■ **Requirements**
Reproduce every line of the material below without changing anything.
###
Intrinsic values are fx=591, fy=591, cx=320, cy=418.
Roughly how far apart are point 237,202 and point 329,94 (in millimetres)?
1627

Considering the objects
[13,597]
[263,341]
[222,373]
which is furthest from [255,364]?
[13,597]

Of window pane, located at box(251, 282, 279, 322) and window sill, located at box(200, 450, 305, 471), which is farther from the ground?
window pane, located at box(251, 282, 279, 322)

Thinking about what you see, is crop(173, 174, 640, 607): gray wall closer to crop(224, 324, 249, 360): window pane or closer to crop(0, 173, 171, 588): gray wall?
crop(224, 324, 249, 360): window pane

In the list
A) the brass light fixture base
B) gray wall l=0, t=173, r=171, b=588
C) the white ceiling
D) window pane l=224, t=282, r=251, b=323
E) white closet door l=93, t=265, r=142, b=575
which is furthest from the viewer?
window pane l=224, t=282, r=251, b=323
###
■ **Answer below**
Intrinsic values are fx=591, fy=591, cx=320, cy=418.
Roughly how far apart are point 237,202 and point 329,94 (in millimetres)?
1627

Considering the objects
[13,597]
[263,341]
[222,373]
which is furthest from [255,364]?
[13,597]

Of window pane, located at box(251, 282, 279, 322) and window sill, located at box(200, 450, 305, 471), which is farther from the ground?
window pane, located at box(251, 282, 279, 322)

Thinking about what you see, is crop(173, 174, 640, 607): gray wall closer to crop(224, 324, 249, 360): window pane or closer to crop(0, 173, 171, 588): gray wall?
crop(224, 324, 249, 360): window pane

In the list
A) the brass light fixture base
B) gray wall l=0, t=173, r=171, b=588
C) the white ceiling
D) window pane l=224, t=282, r=251, b=323
E) white closet door l=93, t=265, r=142, b=575
which is furthest from the viewer?
window pane l=224, t=282, r=251, b=323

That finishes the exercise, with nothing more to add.